Bu tür stratejik soruları istihbaratçılar araştırsın, biz Şipka Geçidi olayının ne olduğunu kısaca anlatalım: 1877-78 Osmanlı-Rus Savaşı’nın Plevne Savunması hattında gerçekleşen önemli stratejik savaşlarımızdan birisidir. Şipka Geçidi, Bulgaristan’ın tam ortasında Balkan dağları üzerinde, 1329 metre rakımlı ve askeri açıdan stratejik bir geçittir.
General Jozef Vladimiroviç Gurko komutasındaki Rus ordusu, Balkanları aşmak için Şipka Geçidi’ni aşması gerekiyordu fakat burada 4000 kişilik bir Osmanlı Ordusu beklenmedik şekilde direniş gösterdi. Uzun mücadelelere rağmen Osmanlı Ordusu’nu yerinden kıpırdatamayan Ruslar, bir sabah uyandıklarında Osmanlı Ordusu’nun mevzilerini terk edip geri çekildiğini hayretle görerek geçitleri ele geçirdiler.

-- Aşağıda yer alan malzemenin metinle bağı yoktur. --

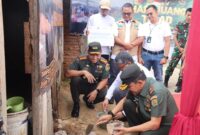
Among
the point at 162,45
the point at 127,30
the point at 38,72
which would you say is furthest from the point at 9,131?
the point at 162,45

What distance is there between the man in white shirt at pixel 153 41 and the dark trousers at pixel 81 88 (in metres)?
1.04

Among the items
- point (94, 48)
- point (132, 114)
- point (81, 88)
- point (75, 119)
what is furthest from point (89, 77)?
point (132, 114)

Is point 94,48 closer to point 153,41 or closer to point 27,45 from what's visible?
point 153,41

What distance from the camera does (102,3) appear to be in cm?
554

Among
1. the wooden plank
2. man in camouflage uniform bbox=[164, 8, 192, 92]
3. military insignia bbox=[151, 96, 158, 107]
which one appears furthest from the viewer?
man in camouflage uniform bbox=[164, 8, 192, 92]

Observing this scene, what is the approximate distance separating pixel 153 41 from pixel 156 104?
262 cm

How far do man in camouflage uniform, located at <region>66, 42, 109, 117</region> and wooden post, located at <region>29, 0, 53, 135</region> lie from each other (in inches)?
50.6

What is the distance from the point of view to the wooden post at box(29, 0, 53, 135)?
3.00m

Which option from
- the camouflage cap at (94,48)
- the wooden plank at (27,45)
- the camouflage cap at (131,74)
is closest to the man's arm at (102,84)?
the camouflage cap at (94,48)

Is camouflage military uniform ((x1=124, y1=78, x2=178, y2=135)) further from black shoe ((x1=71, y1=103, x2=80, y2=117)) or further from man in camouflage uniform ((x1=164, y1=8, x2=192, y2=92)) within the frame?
man in camouflage uniform ((x1=164, y1=8, x2=192, y2=92))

Osmanlı Ordusu’nun neden geri çekildiği ve geri çekilme emrini kimin verdiği anlaşılmadı. Böylece çok stratejik bir mevki düşmana teslim edildi. Bu mevkiinin düşmesi Edirne yolunu açmış oluyordu. Eğer Osmanlı kurmayları bilmeden geri çekilmişlerse 500 yıl yönettikleri Balkanları tanımadıklarını ve bölgenin topografyasını bilmediklerini göstermektedir.

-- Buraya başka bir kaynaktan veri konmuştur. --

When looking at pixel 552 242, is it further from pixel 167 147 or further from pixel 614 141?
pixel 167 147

Şipka Geçidi’nin düşman eline geçtiği haberi alınınca hemen alelacele Süleyman Hüsnü Bey komutasında bir ordu gönderildi. Her ne kadar Şipka Geçidi stratejik olarak önemli olsa da bu sırada Plevne’de kuşatılmış olan Osman Paşa’ya yardıma gitmek daha önemliydi. Çünkü Osman Paşa’nın kurtarılması bölgedeki askeri kurtaracağı gibi o askerle Şipka tekrar alınabilirdi. Fakat Süleyman Hüsnü Paşa (Kendisi aynı zamanda iyi bir yazardır. Dönemin harp okulu kitaplarını yazmıştır.) Şipka Geçidi’ni almayı tercih etti ve 30 bin askerini boşu boşuna 4 ay burada oyaladı ve bu süre zarfında Osman Paşa yenilerek teslim oldu. Bu durum onu da saldırıya açık hale getirdi.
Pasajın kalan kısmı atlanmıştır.